Under New York law, which both plaintiff and defendants assert governs the plan at issue,
Defendants' argument that the assignment "[a]t a maximum, ... provides an authorization only to represent an individual patient in an individual action against the EMHP for a claim or claims having been denied in whole or in part ... for the limited purpose of exhausting the patients'/members'/appellants' administrative remedies" is also unavailing. (Defs.' Mem. in Supp. at 8-9.) The plain language of an assignment determines its breadth and scope, see Najjar Group, LLC v. West 56th Hotel LLC, 106 A.D.3d 640, 641, 965 N.Y.S.2d 720 (1st Dep't 2013), and here, the plain language of the assignment demonstrates that plaintiff has been assigned the right to bring this suit. As plaintiff points out, "[t]o the extent that Suffolk's reference to `individual patient' means a specific patient or his dependents, Plaintiff agrees, which is why Plaintiff requires all patients to sign such forms, and has alleged in the Complaint that it has valid assignments from all patients." (Pl.'s Mem. in Opp'n at 18.) Moreover, plaintiff points out that the assignments do not mention anything about an "individual action" and defendants have not explained why the assignment precludes all individuals from being represented here. Furthermore, the language of the assignments clearly indicates the assignment of "any and all legal causes of action and the right to commence and pursue a lawsuit" and is not limited to solely administrative claims. As a result, defendants' argument does not result in dismissal.
There is a question, however, not addressed by either party, as to whether having dismissed the federal claims against Suffolk, the Court should retain the state law claims against it pursuant to 28 U.S.C. § 1367. Although plaintiff still has federal claims against Empire and the Verizon defendants based on a separate ERISA-governed plan, neither party has addressed whether the state law claims regarding the EMH Plan "form part of the same case or controversy" such that the Court has supplemental jurisdiction over them. Plaintiff is directed to file a brief on that point within fourteen days of this Order. Suffolk shall file a response within 28 days of this Order. Any reply from plaintiff shall be due within 35 days of this Order.
Plaintiff has agreed to the dismissal of Count III of the Complaint, alleging a violation of New York Insurance Law
For the foregoing reasons, it is hereby ordered that defendants' motion to dismiss is granted in part and denied in part. The parties are to submit briefing on the issue of supplemental jurisdiction in accordance with the schedule set forth above.

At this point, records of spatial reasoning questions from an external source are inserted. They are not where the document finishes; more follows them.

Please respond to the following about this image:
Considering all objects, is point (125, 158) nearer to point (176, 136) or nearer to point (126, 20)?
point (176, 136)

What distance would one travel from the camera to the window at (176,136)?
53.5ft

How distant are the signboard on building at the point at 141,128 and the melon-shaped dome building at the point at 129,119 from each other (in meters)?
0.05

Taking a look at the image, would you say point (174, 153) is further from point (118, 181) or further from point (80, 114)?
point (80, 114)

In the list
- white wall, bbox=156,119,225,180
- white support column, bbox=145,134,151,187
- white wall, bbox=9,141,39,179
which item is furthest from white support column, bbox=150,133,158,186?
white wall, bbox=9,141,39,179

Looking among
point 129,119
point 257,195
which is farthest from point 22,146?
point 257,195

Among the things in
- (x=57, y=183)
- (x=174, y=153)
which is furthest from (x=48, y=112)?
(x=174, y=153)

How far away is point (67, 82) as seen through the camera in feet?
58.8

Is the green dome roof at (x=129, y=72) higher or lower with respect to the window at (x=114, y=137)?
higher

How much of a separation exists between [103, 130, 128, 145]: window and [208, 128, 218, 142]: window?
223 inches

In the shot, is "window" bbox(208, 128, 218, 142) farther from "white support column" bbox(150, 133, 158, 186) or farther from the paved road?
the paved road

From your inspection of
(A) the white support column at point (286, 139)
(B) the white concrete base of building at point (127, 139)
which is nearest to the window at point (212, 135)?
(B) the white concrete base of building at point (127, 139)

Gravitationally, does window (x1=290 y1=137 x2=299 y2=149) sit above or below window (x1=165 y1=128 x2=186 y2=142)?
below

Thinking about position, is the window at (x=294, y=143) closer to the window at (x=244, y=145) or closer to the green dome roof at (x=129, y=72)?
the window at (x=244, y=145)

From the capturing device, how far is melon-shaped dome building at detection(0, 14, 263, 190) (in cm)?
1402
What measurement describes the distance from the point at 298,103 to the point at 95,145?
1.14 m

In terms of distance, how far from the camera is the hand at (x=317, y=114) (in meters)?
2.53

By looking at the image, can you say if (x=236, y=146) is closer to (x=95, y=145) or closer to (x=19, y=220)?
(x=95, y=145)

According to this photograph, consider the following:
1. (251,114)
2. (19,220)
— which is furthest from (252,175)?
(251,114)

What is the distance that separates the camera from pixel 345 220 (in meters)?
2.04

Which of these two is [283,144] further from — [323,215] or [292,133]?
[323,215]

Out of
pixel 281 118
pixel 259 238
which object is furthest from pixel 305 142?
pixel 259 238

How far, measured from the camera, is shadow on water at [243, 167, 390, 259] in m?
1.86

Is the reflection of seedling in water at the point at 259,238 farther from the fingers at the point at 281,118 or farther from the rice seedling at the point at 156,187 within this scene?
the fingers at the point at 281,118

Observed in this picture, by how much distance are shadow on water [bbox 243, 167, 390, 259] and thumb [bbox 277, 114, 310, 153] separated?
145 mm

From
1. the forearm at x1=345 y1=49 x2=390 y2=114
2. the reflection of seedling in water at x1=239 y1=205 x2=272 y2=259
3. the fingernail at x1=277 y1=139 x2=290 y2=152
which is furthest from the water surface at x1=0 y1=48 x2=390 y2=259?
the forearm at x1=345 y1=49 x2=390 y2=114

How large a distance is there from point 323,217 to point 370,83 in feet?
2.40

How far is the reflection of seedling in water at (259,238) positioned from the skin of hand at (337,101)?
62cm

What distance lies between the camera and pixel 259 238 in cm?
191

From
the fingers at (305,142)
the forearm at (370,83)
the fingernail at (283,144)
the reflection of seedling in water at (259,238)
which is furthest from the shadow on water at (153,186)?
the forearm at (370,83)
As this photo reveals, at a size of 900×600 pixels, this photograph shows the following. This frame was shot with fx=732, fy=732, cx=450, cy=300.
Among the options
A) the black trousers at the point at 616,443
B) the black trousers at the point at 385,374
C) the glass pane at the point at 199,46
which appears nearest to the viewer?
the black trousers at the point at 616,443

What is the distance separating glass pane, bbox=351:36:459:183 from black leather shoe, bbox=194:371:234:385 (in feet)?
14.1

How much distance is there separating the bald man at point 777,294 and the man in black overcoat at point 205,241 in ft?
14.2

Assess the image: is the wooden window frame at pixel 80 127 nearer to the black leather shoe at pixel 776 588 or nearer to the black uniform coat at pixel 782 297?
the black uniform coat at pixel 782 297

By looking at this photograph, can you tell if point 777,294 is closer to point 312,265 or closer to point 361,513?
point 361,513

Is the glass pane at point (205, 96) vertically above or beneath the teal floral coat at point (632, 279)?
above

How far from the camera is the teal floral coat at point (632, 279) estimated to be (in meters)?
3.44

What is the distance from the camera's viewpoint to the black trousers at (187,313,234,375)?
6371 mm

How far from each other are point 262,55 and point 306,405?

In a letter dated June 26, 2015 (Docket Entry 44), plaintiff moved to strike defendants' Reply brief because in making its argument that the EMH Plan is grandfathered, defendants cited to documents outside of the Complaint. The Court declines to strike the Reply, but notes that since it did not address this argument, it did not consider such documents.